Certain fuel systems are sometimes subjected to extreme temperature variations which cause the fuel to expand and contract. One such fuel system is for an open cycle turbine engine of the type that may be used in connection with torpedoes and the like, and such a fuel system can be subjected to storage in tropic or arctic conditions which would cause the fuel to expand or contract substantially, thus causing harmful pressure levels and potential damage to the fuel system. As a result, expansion and contraction must be accommodated in a manner that will eliminate or reduce the possibility of damage to the fuel system.
For this purpose, it has been recognized that a thermal expansion reservoir can be utilized in an advantageous fashion. This allows the fuel in the fuel system to expand and contract within the reservoir so as to maintain pressure levels in the fuel system within safe parameters. However, while recognized as useful, it has remained to provide a thermal expansion reservoir that will operate in an entirely satisfactory fashion.
More particularly, a fuel system for a torpedo is stored in a primed condition.
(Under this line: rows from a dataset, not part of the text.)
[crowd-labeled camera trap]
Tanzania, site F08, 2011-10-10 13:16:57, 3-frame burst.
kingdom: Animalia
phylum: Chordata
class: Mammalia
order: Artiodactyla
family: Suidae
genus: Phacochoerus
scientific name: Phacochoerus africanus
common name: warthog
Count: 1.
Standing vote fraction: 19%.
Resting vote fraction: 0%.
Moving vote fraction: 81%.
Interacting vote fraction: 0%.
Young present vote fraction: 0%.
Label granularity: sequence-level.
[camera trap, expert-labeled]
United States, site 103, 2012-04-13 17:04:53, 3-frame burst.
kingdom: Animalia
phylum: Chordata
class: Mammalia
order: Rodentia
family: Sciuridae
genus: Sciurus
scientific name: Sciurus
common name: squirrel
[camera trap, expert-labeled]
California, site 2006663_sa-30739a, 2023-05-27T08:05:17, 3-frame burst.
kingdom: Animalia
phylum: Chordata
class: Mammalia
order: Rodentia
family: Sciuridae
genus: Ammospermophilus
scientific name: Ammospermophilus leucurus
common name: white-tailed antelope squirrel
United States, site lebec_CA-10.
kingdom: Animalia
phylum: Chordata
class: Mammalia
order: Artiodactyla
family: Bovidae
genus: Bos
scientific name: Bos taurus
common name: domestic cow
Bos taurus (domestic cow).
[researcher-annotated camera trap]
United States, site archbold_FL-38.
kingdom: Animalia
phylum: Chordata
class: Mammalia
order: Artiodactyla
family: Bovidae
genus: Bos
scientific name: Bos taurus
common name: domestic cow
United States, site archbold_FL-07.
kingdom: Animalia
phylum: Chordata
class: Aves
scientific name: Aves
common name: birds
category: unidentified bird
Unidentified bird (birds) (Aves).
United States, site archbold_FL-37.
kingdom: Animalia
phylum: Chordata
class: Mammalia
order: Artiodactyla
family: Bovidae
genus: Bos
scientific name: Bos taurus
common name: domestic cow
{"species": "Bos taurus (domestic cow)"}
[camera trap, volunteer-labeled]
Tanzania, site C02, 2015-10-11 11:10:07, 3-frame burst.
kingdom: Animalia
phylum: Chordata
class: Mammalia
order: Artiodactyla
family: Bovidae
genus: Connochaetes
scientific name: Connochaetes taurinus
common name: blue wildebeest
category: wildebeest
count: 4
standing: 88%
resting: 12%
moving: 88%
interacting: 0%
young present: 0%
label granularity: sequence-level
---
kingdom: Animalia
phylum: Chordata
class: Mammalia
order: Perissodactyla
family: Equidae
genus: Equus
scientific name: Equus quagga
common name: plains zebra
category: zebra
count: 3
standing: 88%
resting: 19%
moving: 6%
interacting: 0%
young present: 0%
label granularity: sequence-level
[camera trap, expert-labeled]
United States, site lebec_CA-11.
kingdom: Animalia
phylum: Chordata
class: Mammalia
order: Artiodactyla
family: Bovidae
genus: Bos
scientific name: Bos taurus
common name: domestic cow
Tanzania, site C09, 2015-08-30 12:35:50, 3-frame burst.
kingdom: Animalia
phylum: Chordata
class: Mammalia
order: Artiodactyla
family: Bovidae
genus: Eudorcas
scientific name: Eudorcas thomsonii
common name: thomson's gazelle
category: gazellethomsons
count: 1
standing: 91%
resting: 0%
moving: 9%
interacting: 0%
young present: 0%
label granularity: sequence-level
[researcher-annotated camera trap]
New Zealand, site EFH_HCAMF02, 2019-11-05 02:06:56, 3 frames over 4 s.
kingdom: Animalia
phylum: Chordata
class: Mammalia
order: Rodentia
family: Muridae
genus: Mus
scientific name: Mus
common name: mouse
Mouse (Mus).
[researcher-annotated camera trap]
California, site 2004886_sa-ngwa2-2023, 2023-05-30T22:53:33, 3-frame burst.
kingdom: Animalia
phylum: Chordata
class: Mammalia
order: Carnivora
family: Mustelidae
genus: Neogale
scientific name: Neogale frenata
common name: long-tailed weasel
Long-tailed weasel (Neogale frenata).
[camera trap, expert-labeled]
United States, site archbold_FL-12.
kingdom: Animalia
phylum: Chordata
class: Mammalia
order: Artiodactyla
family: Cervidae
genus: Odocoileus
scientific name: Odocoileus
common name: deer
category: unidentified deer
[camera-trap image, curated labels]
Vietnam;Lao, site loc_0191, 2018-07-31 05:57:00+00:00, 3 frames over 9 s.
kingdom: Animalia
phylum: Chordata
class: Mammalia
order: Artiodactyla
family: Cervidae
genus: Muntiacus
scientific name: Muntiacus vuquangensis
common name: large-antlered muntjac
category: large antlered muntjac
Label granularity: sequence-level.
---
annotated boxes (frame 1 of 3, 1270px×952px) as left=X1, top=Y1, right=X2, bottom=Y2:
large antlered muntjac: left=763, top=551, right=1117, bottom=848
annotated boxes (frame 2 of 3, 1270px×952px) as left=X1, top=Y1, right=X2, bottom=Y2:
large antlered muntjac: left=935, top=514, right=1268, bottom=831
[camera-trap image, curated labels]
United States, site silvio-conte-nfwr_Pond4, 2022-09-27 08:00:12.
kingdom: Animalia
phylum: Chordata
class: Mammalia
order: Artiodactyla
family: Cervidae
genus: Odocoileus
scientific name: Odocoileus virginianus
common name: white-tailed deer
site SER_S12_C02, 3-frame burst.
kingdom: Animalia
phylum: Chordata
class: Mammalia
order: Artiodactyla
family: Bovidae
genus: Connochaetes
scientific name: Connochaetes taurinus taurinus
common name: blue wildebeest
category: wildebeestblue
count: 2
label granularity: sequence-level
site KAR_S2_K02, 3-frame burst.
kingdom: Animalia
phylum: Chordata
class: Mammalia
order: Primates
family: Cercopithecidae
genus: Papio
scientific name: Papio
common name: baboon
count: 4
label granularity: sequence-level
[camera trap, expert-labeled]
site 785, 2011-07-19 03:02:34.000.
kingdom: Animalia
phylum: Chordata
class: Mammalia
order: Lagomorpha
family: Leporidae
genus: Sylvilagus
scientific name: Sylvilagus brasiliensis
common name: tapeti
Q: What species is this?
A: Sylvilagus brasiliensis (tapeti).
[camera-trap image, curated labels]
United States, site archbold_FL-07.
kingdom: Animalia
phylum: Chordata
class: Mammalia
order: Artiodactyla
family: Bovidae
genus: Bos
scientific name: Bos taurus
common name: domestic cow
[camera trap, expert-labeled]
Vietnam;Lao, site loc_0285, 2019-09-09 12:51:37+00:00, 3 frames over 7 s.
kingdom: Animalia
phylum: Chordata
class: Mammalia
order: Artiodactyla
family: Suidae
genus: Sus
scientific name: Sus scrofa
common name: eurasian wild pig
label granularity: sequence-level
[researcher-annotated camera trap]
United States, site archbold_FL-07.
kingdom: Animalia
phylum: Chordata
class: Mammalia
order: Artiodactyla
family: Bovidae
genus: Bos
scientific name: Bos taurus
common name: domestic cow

In order to provide a constant pressure system whereby fuel can expand and contract freely despite the extremes of the arctic or tropics, and yet withstand a transition from atmospheric pressure to very high pressures that are normally seen with current torpedo technology, the housing and seal means of a thermal expansion reservoir must cooperate in a fail-safe manner, even if subjected to long periods of storage before use. Additionally, the thermal expansion reservoir must operate in a relatively frictionless manner, must easily be disassembled for cleaning, and must be compact to easily conform to a small envelope in a torpedo.
Among the attempts to provide a thermal expansion reservoir are those disclosed in Mercier U.S. Pat. Nos. 4,234,017; 3,830,259; and 2,786,488. The Mercier patents disclose pressure vessels in the form of rigid containers having a pair of ports at their respective ends with deformable partitions or bladders for separating two fluids such as the gas or liquid under pressure in the container. Unfortunately, the Mercier '017, '259, and '488 patents all fail to provide a redundant seal, a largely expansible or contractible chamber, or a bladder that is capable of rolling in a frictionless manner.
Strugar U.S. Pat. No. 3,409,714 does disclose a collapsible inner container accommodating the refilling thereof. It does not, however, disclose a redundant seal, nor does it suggest a resilient bladder that is capable of rolling in a frictionless manner in the presence of extremes of pressure caused by thermal variations that can be experienced in arctic or tropic conditions. In fact, the principal purpose of the Strugar et al '714 device is to provide a fuel tank with complete containment of automobile system vapors.
Beremand U.S. Pat. No. 2,924,359 discloses an expulsion bag fuel tank for use in aircraft and missiles that is adapted to store a supply of fuel under pressure. It, however, could not accommodate rolling of a resilient bladder since it utilizes an inner collapsible expulsion bag that is supported by an apertured rigid inner tank liner. Moreover, the Beremand '359 patent does not disclose an integral redundant seal.
The present invention is directed to overcoming the above stated problems and accomplishing the stated objects by providing a thermal expansion reservoir which can be disassembled, provides redundant sealing, and has a resilient bladder capable of automatic and controlled frictionless roll-up action.